The emergence of other startups in this space confirms it's a real trend. The fact that there are still so few is an opportunity – this is still early, and early-entry timing still matters.
One example: Enhance Labs ([related review](/review/dva-novyh-scenarija-raboty-proryvnyh-ii-produktov)), which recently raised $1.52M in initial funding. The startup is building a voice AI companion that helps you think – not instead of you, but alongside you.
You think out loud; the AI interjects periodically with questions that push your reasoning further and sharpen your conclusions. The result is insights you might not have reached on your own – while the AI applies its logic to premises it couldn't have generated independently. Both parties arrive at conclusions neither could have reached alone.
Today's startups, then, offer a strong conceptual foundation for building platforms that take the human-AI relationship to a qualitatively new level. The challenge is figuring out what specific products best package that concept – products that are viable, scalable, and serve a reasonably broad market. What might those look like?

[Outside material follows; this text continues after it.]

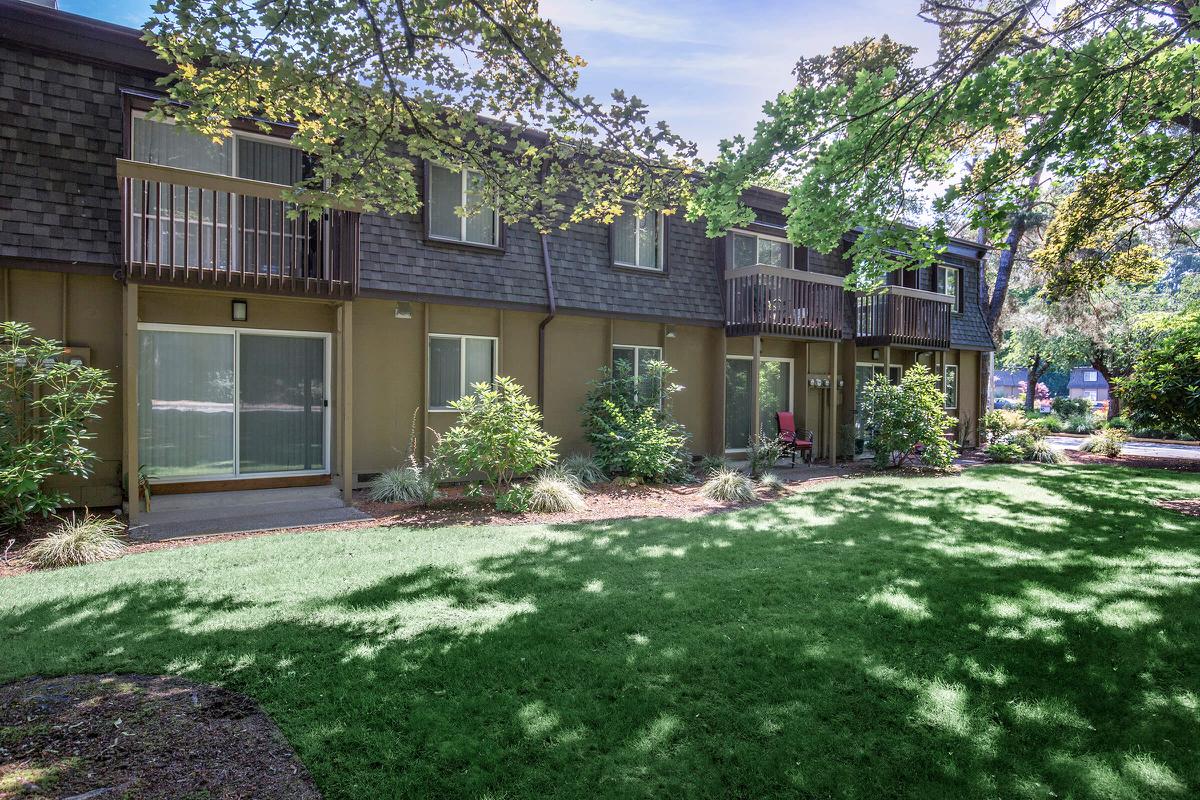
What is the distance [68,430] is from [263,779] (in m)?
5.89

One more grounded way to think about it: companies are the most lucrative buyers of AI products. But if 95% of companies fail to successfully deploy what you've built, you lose 95% of your potential customers. Stripped to its essence, the problem is that the wrong people on the client side end up using your product – people who can't extract the value it's designed to deliver.
That means your economics fundamentally depend on whether you can help clients find the right people – those who can use your product most effectively. You'll need to embed something like Hupchecker's function into your own product, tailored to your specific domain. That is, if you want enterprise clients to actually deploy what you've built and keep paying for it.